The Church is the assembly or unity of orthodox Christians, who though they are spread throughout the world, form the same society and brotherhood, under the supervision of lawful Bishops.

Christ our Lord established the Christian Church, therefore He is also the Head and Rock and Foundation of the Church.

Christianity when geographically and ethnologically viewed, is found to be divided into several national Churches, which are classed under two principal divisions, the Oriental or Eastern Church and the Western Church.

The Eastern or Oriental Church is the original Church, which Christ founded in Jerusalem.
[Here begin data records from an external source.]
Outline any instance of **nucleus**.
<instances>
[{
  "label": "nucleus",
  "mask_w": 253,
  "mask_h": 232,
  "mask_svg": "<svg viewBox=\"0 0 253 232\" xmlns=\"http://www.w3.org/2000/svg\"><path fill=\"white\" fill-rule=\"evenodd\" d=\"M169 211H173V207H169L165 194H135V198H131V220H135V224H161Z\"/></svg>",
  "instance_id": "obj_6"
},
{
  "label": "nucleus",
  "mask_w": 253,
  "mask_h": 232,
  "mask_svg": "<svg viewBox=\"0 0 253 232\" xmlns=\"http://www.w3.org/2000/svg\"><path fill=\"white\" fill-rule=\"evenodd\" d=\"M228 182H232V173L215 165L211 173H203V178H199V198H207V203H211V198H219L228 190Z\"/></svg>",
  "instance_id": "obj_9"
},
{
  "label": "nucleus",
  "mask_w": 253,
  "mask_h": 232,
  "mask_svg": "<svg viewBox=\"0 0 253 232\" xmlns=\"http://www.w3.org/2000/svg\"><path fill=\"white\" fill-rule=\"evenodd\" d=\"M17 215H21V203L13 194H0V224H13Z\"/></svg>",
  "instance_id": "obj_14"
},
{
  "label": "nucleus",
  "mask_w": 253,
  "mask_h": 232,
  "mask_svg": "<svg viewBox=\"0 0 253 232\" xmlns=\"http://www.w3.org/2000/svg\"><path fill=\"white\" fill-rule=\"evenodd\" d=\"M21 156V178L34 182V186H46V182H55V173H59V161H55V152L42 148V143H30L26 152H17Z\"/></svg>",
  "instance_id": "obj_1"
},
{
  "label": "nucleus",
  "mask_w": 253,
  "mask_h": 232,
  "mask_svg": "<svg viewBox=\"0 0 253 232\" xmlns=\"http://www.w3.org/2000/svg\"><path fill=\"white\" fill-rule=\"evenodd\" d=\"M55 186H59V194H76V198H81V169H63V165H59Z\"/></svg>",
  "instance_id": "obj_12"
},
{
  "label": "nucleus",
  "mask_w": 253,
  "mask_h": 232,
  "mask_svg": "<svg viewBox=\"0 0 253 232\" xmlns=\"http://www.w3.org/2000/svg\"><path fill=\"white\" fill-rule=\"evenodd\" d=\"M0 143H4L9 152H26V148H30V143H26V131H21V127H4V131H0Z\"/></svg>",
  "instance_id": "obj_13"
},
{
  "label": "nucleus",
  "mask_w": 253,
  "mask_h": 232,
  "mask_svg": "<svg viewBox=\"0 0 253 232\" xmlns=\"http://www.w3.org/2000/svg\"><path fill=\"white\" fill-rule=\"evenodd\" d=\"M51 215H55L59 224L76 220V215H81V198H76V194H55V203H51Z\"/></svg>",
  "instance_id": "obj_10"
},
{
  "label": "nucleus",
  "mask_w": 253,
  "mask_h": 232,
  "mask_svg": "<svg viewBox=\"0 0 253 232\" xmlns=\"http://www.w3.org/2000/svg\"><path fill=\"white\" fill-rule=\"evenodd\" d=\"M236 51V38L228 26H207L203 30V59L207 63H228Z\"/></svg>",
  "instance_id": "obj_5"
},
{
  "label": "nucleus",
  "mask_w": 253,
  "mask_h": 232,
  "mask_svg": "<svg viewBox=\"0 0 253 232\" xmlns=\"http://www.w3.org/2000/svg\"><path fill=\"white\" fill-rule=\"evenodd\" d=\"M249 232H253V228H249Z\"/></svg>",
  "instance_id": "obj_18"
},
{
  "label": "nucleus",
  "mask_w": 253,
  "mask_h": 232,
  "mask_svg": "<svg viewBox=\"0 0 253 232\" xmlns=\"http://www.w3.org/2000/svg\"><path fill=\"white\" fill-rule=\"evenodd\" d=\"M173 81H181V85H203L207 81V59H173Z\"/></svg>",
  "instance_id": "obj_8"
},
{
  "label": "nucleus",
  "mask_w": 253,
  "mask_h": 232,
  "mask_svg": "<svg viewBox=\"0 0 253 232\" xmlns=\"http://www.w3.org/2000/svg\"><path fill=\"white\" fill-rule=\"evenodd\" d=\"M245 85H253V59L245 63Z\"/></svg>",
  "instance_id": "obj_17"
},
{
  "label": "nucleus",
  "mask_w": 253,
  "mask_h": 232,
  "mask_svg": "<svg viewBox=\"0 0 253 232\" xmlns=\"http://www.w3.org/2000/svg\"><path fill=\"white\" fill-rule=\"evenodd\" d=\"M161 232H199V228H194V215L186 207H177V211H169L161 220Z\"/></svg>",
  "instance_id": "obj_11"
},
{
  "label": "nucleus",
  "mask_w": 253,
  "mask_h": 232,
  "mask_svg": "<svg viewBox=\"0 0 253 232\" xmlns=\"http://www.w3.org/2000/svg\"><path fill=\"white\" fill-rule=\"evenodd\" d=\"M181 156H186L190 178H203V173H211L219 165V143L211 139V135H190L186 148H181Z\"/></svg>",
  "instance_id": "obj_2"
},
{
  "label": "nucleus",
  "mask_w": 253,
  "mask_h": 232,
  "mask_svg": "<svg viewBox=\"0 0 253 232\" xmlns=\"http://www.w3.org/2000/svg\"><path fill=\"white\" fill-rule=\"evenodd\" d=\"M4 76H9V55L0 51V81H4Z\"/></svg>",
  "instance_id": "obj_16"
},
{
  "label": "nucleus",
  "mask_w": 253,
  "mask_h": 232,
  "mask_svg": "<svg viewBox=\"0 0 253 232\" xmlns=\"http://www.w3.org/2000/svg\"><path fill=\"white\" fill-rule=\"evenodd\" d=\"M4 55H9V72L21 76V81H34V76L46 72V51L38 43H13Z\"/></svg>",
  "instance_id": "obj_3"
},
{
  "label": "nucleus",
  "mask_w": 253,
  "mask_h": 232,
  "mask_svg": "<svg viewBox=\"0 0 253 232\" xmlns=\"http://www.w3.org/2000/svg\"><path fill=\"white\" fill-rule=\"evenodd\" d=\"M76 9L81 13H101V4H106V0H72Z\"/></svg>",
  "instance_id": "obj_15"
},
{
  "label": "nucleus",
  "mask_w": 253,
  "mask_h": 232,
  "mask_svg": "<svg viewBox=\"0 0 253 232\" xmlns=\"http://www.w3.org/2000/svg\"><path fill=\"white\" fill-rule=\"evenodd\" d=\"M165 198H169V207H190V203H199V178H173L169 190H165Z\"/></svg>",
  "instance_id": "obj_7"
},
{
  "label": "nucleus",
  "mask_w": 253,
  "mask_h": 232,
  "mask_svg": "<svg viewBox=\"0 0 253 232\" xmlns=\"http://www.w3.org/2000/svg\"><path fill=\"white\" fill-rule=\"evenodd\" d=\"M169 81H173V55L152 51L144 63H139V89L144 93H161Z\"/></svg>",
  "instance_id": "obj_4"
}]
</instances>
The principal representatives of the Eastern Church are the Armenian, Greek, Syrian, Egyptian and other Churches which though they differ from each other by nationality, language and rites and have an ecclesiastical government absolutely independent of each other, yet have the same Divine Head who is Christ.

Western Church was that portion of Church, which was founded in Rome and gradually propagated into the rest of Europe, Africa and later to America. For this reason, the major portion of her called also the Roman or Latin Church, because it recognizes the Bishop of Rome (called the Pope) as its head.

Our nation was the first among the heathen nations that embraced the holy faith of Christ. The Apostles Thaddeus and Bartholomew went to Armenia, and preaching the Gospel, laid the foundation of the Church there. Thus ours became the First national Christian Church established among the heathen nations.